• [Extrait du texte]
"""

Conseil constitutionnel, Décision n° 2025-6515 AN du 20 juin 2025

Le Conseil constitutionnel a rendu, le 20 juin 2025, une décision relative au contentieux électoral des législatives dans la quatrième circonscription de la Martinique. Un candidat aux élections des 29 juin et 6 juillet 2024 n’a pas respecté les délais impératifs de dépôt de son compte de campagne. La Commission nationale des comptes de campagne et des financements politiques a saisi le Conseil constitutionnel le 19 février 2025 après sa décision du 10 février. L’instruction a été complétée par une mesure ordonnée le 6 mai 2025 et par des observations enregistrées au secrétariat le 16 mai suivant. L’intéressé avait obtenu plus de un pour cent des suffrages exprimés lors du premier tour de ce scrutin législatif organisé dans le département. Il était donc légalement tenu de déposer un compte équilibré avant le 6 septembre 2024 à dix-huit heures précises selon les textes. Or, le dépôt effectif de ce document comptable n’est intervenu que le 9 septembre 2024, soit trois jours après l’expiration du délai légal. Le juge constitutionnel devait déterminer si le dépôt tardif du compte de campagne caractérisait un manquement d’une particulière gravité justifiant une sanction. Le Conseil constitutionnel a conclu à la gravité du manquement et a prononcé l’inéligibilité du candidat pour une durée de un an. Cette étude portera sur la caractérisation du manquement aux obligations comptables avant d’envisager les conséquences juridiques de la sanction d’inéligibilité retenue.

I. La caractérisation d’un manquement temporel aux obligations comptables

Le raisonnement du juge constitutionnel repose sur le constat matériel de la violation des délais avant de refuser toute justification au candidat fautif.

A. La rigueur du calendrier de dépôt des comptes de campagne

Le Conseil rappelle que l’article L. 52-12 impose de déposer le compte « au plus tard avant 18 heures le dixième vendredi suivant le premier tour ». Cette exigence temporelle assure la transparence financière nécessaire à la sincérité du scrutin et à l’égalité entre les différents candidats en présence. En l’espèce, le retard de trois jours place le candidat en dehors du cadre protecteur instauré par le législateur pour le financement électoral. La méconnaissance du délai constitue une violation directe des prescriptions législatives dont le respect conditionne la validité des opérations de financement de campagne. La constatation de ce retard purement chronologique conduit naturellement la juridiction à examiner les éventuelles justifications avancées par la personne visée.

B. L’absence de circonstances justificatives admises par le juge

Le juge souligne qu’il « ne résulte pas de l’instruction que des circonstances particulières étaient de nature à justifier la méconnaissance » de ces obligations. Cette formulation classique témoigne de la volonté du Conseil de maintenir une application stricte des règles de forme face aux arguments de défense. Le candidat n’a pas su démontrer l’existence d’un événement de force majeure ou d’une erreur administrative insurmontable expliquant ce dépôt tardif fautif. Le manquement est donc établi sans ambiguïté matérielle, ouvrant ainsi la voie à l’application des sanctions prévues par le code électoral français. L’établissement définitif du manquement permet alors au Conseil constitutionnel de fixer la sanction appropriée en fonction de la gravité de la faute commise.

"""

• [Consignes]
A. Relevez l'ensemble des intertitres du commentaire de la décision n° 2025-6515 AN, dans l'ordre où ils figurent.
B. D'après le commentaire de la décision n° 2025-6515 AN, à quelle date le compte de campagne a-t-il été effectivement déposé ?
C. Poursuivez le commentaire de la décision n° 2025-6515 AN à partir de sa dernière phrase.

Données d'images et de questions:
"""

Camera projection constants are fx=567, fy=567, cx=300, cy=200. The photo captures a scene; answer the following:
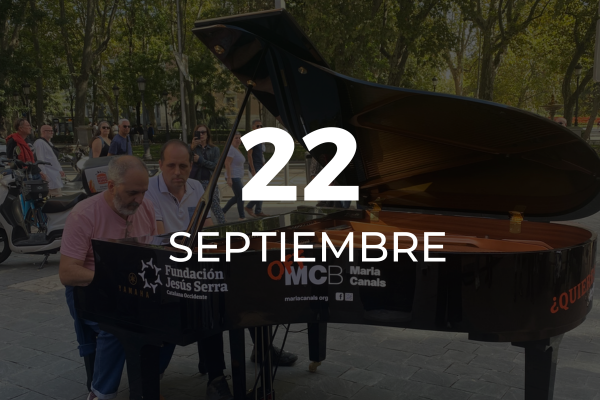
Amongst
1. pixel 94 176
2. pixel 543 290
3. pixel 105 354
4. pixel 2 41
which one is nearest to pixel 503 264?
pixel 543 290

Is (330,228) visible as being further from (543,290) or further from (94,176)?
(94,176)

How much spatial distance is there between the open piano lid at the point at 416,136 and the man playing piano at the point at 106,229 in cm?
90

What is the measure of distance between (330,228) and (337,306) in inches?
60.9

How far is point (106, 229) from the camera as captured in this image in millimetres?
3482

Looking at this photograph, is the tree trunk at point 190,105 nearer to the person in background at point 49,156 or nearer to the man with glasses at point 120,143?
the person in background at point 49,156

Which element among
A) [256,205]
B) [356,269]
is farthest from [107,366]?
[256,205]

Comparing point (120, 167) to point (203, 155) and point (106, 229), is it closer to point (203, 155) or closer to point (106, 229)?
point (106, 229)

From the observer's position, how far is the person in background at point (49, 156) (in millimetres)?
10352

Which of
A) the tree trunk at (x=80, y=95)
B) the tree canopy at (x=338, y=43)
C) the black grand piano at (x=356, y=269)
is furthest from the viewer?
the tree trunk at (x=80, y=95)

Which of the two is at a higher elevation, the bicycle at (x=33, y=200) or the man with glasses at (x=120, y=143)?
the man with glasses at (x=120, y=143)

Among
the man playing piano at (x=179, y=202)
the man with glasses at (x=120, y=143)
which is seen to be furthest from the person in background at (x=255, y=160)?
the man playing piano at (x=179, y=202)

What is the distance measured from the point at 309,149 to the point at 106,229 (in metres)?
1.52

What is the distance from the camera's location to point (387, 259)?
2947 millimetres

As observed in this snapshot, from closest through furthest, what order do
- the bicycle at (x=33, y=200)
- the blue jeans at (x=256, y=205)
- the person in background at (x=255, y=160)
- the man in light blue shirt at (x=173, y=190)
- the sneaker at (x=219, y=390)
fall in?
the sneaker at (x=219, y=390)
the man in light blue shirt at (x=173, y=190)
the bicycle at (x=33, y=200)
the person in background at (x=255, y=160)
the blue jeans at (x=256, y=205)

"""

• [Résultats par consigne]
A.
I. La caractérisation d'un manquement temporel aux obligations comptables
A. La rigueur du calendrier de dépôt des comptes de campagne
B. L'absence de circonstances justificatives admises par le juge

B. Le 9 septembre 2024.

C.
II. La sévérité de la sanction d’inéligibilité au titre du code électoral

La juridiction constitutionnelle définit la qualification juridique de la faute avant de déterminer la portée exacte de l’interdiction de se présenter aux élections.

A. La qualification juridique de la particulière gravité du manquement

Le Conseil constitutionnel fonde sa décision sur l’article L.O. 136-1 permettant de sanctionner un « manquement d’une particulière gravité aux règles de financement ». La juridiction souveraine estime que le non-respect du délai de dépôt revêt par lui-même un caractère de gravité suffisant pour justifier une sanction. Cette appréciation souveraine évite que des négligences répétées n’affaiblissent le contrôle exercé par la Commission nationale sur les comptes de chaque personne candidate. Le juge constitutionnel protège ainsi l’ordre public électoral en sanctionnant sévèrement tout écart notable par rapport aux procédures de transparence financière obligatoires. La caractérisation de cette gravité particulière entraîne l’application d’une mesure d’inéligibilité dont le juge doit encore préciser les modalités et la durée.

B. La portée temporelle limitée de l’inéligibilité prononcée

La sanction consiste ici en une inéligibilité à tout mandat pour une durée de un an à compter de la date de la décision. Cette mesure frappe directement le candidat pour sa faute personnelle tout en respectant le principe de nécessité des peines en matière de droit électoral. Le choix d’une période d’un an reflète une certaine modération par rapport aux plafonds supérieurs prévus par les textes organiques pour les fraudes graves. La décision sera notifiée aux autorités compétentes et publiée officiellement pour assurer l’efficacité de l’interdiction de se présenter à de futures échéances électorales.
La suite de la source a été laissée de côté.